For years preceding and paralleling the crossword puzzle years, you were drawn to the hardboiled mystery novels of such writers as Ross MacDonald (Ken Millar) whom you knew, Dashiell Hammett, whom you wish you'd known, and Raymond Chandler, whom you you spent a great deal of time trying to capture in your own mystery novels.

Since the age of seventeen or eighteen, when you were grappling with the awareness that plotting as such was as filled with mystery for you as algebra and geometry were, the frustration of enjoying, loving the mystery novel and not being able to plot one out to your satisfaction, hung over you, an oppressive, weighty cloud.

You'd studied with a gifted mystery writer, Dorothy B. Hughes, met and talked to her dear friend, Vera Caspary, of Laura fame, become at their nudging, active in the Mystery Writers of America, envying the mystery writer, any mystery writer, for their ability to string out related series of events. At one point, after you'd begun teaching, a number of your students were publishing mysteries, which you'd read, recognize as having the proper alignment of strategic scenes, then wonder what it would take for you to get beyond the impasse.

In fiction, the protagonist writer would work toward his goal of wishing to make his living as, indeed your friend, Day Keene, made his, writing a mystery novel a month. In fiction, the protagonist writer would work his way up to turning in two hardcover mysteries a year to a respectable enough hardcover house, then get a job moonlighting as a story editor for a TV Western anthology.  

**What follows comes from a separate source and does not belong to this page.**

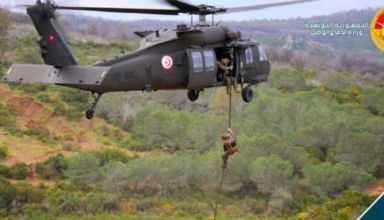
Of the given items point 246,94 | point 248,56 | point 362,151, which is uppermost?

In life, the closest you came was watching your students get contract after contract, while you became an editor of the sorts of writer you hoped to start as, then grow as Ross Macdonald grew, to the point where a writer such as Eudora Welty would say in print that the mystery novel was a literary force.

Here you were, a shelf filled with half-finished mysteries, unfinished because you'd written yourself into a place you wished to be, confident with the belief that you'd be able to work your way out, in keeping with your belief that this was the goal you were after.  But zip, nada, niente. All the while the crossword puzzles in both the Los Angeles and New York Sunday Times, until.

Until cannot be allowed to dangle like a misplaced participle. Until must be reconciled with some form of resolution.

Mystery novels were--still are--puzzles to be solved. Mystery novels were--still are--narratives where the puzzles needed some kind of solution, but the inner workings within the characters matter more than the solution to the puzzle.  In fact, the solution to the puzzle is maybe only the equivalent of the conclusion of act two; the solution oi the parallel elements to the puzzles the major story, stepping out of the shadow of the puzzle.

You are back at the pursuit that brings you the most happiness, half-articulated mysteries peeking out at you from stacks of handwritten sheets, the sight of them whispering to you, Hey, pssst, over here, friend.  Look over here.  In fiction, answers would have come to you long ago enough to have allowed you to develop necessary skills.

In life, you try not to overthink, to get your pages done, which is what you must do if the process is to make any sense to you.